[GIVEN TASK A]:
Lay out the rows from the line containing "In the image" through the line containing "9550 centimetres" as a numbered list, dropping blank lines.

# Anyone feel guilty about using an inlay kit?



## angboy (Mar 17, 2010)

I'm just curious how other people feel when they make a pen out of an inlay kit. I've only done one to completion, but I realized the other day when someone was admiring it, that what he was really admiring was the pink ribbon on it. So I guess that while I like them and plan to make more, I kind of feel like all credit for the artistry should go to Constant or Ken and not to me. I found myself kind of explaining and almost maybe apologizing that I really didn't do that much on the pen, didn't even touch a turning tool to it since I did it all with sandpaper and then applied a finish. The pens are great, don't take this in any way as a cricitism of the kits- they let me make something that's symbolic and that I couldn't make any other way, I just feel like I'm not doing much to earn any kudos on the pen and that the behind the scenes people who made the kit are the real ones whose artistry is being admired. What do other people think?


----------



## jttheclockman (Mar 17, 2010)

angboy said:


> I'm just curious how other people feel when they make a pen out of an inlay kit. I've only done one to completion, but I realized the other day when someone was admiring it, that what he was really admiring was the pink ribbon on it. So I guess that while I like them and plan to make more, I kind of feel like all credit for the artistry should go to Constant or Ken and not to me. I found myself kind of explaining and almost maybe apologizing that I really didn't do that much on the pen, didn't even touch a turning tool to it since I did it all with sandpaper and then applied a finish. The pens are great, don't take this in any way as a cricitism of the kits- they let me make something that's symbolic and that I couldn't make any other way, I just feel like I'm not doing much to earn any kudos on the pen and that the behind the scenes people who made the kit are the real ones whose artistry is being admired. What do other people think?

[GIVEN TASK B]:
In the inlay kit thread, why does angboy think the credit for the pen's artistry belongs to the kit makers instead?

[TASK INPUT]:

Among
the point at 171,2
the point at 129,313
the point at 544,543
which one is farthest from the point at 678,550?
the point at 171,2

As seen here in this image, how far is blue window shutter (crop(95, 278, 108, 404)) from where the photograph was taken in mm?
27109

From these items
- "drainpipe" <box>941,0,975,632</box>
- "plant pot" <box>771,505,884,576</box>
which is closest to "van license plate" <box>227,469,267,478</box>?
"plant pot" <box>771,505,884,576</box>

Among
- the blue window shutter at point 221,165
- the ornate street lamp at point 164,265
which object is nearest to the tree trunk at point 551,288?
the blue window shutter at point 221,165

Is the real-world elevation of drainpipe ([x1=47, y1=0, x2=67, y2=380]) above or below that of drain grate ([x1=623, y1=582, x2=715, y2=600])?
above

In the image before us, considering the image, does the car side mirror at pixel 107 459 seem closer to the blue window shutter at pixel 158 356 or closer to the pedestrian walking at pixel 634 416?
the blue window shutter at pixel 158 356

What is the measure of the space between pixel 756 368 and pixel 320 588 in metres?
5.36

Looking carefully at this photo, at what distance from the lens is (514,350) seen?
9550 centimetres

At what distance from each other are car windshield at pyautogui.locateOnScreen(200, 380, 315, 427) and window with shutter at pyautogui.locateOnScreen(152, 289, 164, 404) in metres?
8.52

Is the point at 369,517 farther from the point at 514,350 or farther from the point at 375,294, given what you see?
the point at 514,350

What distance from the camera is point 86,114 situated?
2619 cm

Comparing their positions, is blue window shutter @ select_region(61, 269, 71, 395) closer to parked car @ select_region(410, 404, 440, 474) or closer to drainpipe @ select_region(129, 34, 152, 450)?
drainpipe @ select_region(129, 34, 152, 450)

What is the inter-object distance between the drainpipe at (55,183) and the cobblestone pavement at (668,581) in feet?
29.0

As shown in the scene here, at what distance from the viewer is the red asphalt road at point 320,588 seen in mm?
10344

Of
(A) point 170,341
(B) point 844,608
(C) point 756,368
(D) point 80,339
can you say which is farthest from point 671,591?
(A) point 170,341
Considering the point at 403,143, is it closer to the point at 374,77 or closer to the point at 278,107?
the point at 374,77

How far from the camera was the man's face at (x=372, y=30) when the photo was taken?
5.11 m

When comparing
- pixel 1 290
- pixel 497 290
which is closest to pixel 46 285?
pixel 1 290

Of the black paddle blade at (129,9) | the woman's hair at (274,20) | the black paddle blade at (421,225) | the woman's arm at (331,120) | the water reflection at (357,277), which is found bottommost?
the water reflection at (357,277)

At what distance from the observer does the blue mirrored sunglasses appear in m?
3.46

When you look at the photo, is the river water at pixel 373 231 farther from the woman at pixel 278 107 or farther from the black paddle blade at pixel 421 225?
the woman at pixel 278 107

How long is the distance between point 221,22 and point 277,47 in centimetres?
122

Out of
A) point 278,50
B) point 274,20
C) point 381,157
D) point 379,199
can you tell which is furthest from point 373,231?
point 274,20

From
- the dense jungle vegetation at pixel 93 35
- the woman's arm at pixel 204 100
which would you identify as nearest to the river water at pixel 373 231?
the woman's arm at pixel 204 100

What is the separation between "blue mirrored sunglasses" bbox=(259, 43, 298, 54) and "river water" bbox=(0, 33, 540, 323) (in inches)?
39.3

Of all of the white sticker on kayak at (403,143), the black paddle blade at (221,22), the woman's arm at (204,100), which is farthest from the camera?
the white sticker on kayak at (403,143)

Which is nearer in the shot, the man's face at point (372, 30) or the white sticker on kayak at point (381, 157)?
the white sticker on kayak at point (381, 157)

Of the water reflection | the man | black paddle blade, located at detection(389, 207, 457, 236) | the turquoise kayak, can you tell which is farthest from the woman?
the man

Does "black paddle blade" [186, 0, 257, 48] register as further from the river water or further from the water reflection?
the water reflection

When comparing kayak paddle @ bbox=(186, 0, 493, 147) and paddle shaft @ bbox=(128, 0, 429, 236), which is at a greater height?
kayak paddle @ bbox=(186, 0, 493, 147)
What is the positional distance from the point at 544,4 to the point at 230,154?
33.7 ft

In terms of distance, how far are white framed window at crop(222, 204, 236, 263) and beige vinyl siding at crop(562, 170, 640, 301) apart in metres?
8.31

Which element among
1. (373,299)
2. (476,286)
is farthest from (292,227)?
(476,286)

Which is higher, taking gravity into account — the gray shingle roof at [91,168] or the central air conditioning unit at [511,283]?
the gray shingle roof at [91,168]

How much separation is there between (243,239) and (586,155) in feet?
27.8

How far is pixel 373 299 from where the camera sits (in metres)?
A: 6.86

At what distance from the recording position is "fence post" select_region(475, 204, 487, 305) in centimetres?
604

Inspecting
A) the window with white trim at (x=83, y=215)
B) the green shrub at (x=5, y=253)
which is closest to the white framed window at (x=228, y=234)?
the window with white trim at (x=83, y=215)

[CORRECT RESULT A]:
1. In the image before us, considering the image, does the car side mirror at pixel 107 459 seem closer to the blue window shutter at pixel 158 356 or closer to the pedestrian walking at pixel 634 416?
2. the blue window shutter at pixel 158 356
3. What is the measure of the space between pixel 756 368 and pixel 320 588 in metres?
4. 5.36
5. Looking carefully at this photo, at what distance from the lens is (514,350) seen?
6. 9550 centimetres

[CORRECT RESULT B]:
The person admiring the pen was really admiring the pink ribbon, which came from the kit. Angboy also did very little work on the pen: no turning tool touched it, and it was finished with only sandpaper and then a finish.